_TASK SET_
1. Using the text about Meeple Like Us, decide whether each statement below agrees with it: (a) the site was first called the Dice Section; (b) the site is focused on improving accessibility in video games; (c) the site's breakdowns cover physical, cognitive, and sociological accessibility. Answer yes or no for each and quote the deciding words of the text.
2. Duplicate the part of the text about Meeple Like Us between "What was the" and "became Meeple Like Us.", inclusive.
(SELECTED TEXT begins)
“Look for the helpers. You will always find people who are helping.” ~ Mr. Rogers
Meeple centered design – its the phrase Dr. Michael Heron uses to describe the mission of Meeple Like Us. Focused on improving accessibility in board games, the site provides insight on how well individual games are doing as well as what the industry as a whole can do to improve. Through articles about the inclusivity and the way we look at accessibility in games to reviews of specific games and breakdowns of their accessibility in a number of categories (including physical, cognitive, and sociological accessibility), Meeple Like Us is helping improve our community by helping everyone have a place at the game table.
What was the catalyst for Meeple Like Us?
Probably aggressive rationalisation – we’d been playing board games for a bit and like many people when they discover this peculiar kind of cardboard crack I ended up buying a lot of them. That could either have been ‘foolish over enthusiasm’ or hand-waved away as something more. We went for the latter. Originally the site was called the Dice Section (dissection – I was very pleased with myself) but it turned out about a hundred people had that clever idea before we did so it became Meeple Like Us.
(SELECTED TEXT ends)
(DATA begins)
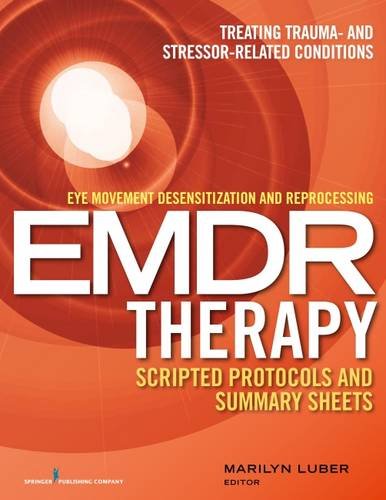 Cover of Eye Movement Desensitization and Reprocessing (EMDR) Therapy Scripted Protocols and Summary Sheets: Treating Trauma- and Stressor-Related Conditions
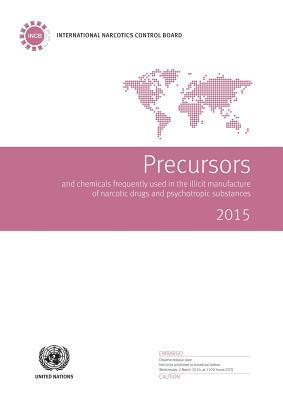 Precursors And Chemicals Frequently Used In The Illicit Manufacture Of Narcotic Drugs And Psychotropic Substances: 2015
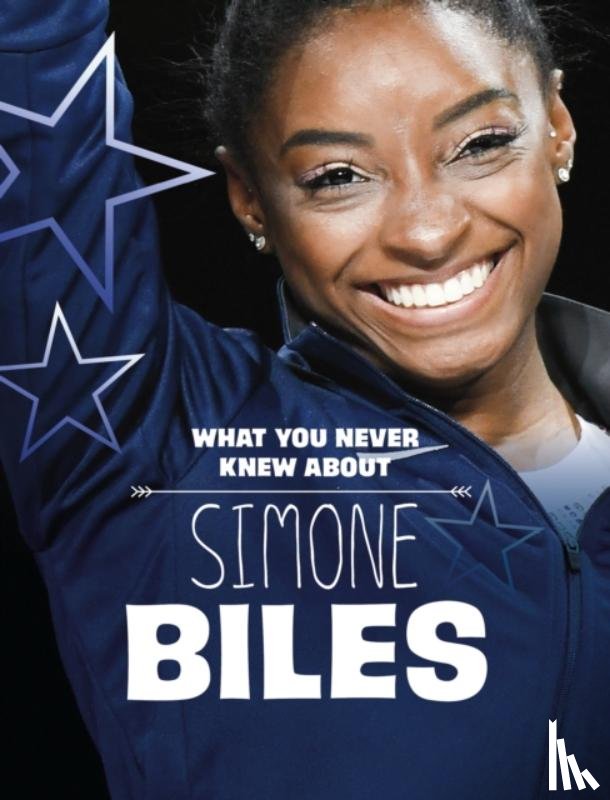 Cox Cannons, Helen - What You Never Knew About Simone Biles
(DATA ends)
(DATA begins)
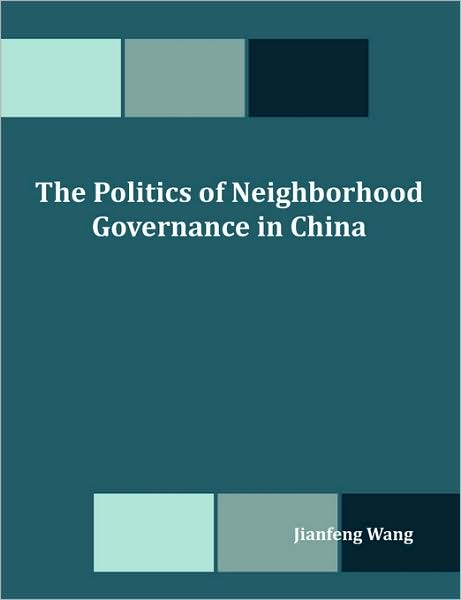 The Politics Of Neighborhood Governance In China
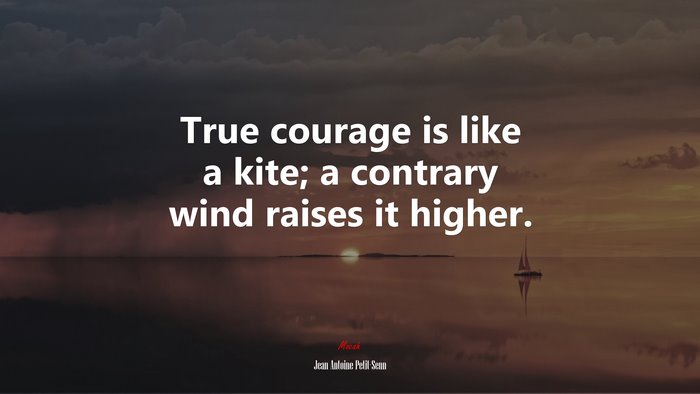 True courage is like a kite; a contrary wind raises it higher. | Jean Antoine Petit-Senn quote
(DATA ends)
_WRITTEN RESPONSES_
1.
(a) Yes: "Originally the site was called the Dice Section"
(b) No: "Focused on improving accessibility in board games"
(c) Yes: "(including physical, cognitive, and sociological accessibility)"

2.
What was the catalyst for Meeple Like Us?
Probably aggressive rationalisation – we’d been playing board games for a bit and like many people when they discover this peculiar kind of cardboard crack I ended up buying a lot of them. That could either have been ‘foolish over enthusiasm’ or hand-waved away as something more. We went for the latter. Originally the site was called the Dice Section (dissection – I was very pleased with myself) but it turned out about a hundred people had that clever idea before we did so it became Meeple Like Us.